_Text block_.
▽

The foolish girls fall asleep with the lamps still burning. When the shout finally goes up, "He is coming!" they awaken to discover that their lamps have burned out. The prepared girls light their lamps and greet the groom. The careless girls run off in search of more fuel ... and get locked out of the party.

The moral of the story is: be ever-ready, "you know not the day nor the hour."

A popular way to interpret this story is: stay awake. Live every moment as though it might be our last. Store up spiritual "credit" constantly, because we never know when we may suddenly face the gates of Heaven. If we wait until the last minute, we may miss our chance. This is sensible; good behavior is a habit that must be cultivated, not something that's easy to "switch on" at the last minute.

△

_Supplied material_.

▽

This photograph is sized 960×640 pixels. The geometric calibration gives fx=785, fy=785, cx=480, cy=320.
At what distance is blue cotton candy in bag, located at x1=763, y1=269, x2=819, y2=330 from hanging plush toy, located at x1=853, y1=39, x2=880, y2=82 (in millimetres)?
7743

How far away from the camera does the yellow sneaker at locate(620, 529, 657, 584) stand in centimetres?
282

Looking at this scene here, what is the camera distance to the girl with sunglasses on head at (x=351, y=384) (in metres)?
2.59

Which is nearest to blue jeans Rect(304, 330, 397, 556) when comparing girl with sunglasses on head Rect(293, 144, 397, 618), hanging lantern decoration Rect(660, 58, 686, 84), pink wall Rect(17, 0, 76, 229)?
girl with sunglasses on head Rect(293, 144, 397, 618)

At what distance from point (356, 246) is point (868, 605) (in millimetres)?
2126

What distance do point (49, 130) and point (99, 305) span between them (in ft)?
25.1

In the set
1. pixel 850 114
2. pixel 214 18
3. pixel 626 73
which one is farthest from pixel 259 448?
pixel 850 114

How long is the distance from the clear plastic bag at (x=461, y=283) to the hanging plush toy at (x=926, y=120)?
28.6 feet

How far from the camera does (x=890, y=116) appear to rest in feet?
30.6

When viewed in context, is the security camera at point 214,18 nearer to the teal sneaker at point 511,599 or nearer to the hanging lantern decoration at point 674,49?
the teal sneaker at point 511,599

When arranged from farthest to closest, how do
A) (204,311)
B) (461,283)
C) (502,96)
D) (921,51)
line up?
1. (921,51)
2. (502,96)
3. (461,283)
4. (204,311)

△

_Apply what you read_.
1 – In the passage above about the girls and their lamps, what do the prepared girls do when the shout goes up?
2 – Continue the passage about the girls and their lamps, starting after its last sentence.

_Response list_.
1 – They light their lamps and greet the groom.

2 –
Consider the implications of this story for our treatment of the Earth. In a real sense, we are wantonly burning vast quantities of the oil and other resources. Among the most stubborn exploiters of this natural power are certain Christian leaders. They find it easy to justify environmental and military destruction, but do not seem to value our irreplaceable natural heritage.

Genesis 1:28 is sometimes cited to justify this wanton exploitation: "Be fruitful, and multiply, and replenish the earth, and subdue it: and have dominion over the fish of the sea, and over the fowl of the air, and over every living thing that moveth upon the earth." This can be interpreted to suggest God created the world as a sort of video-game for us to blast our way through: kill all the bad things and collect all the treasures before time runs out. Yet we are told to subdue, or dominate, not to "destroy;" we are to fill the earth, not empty it.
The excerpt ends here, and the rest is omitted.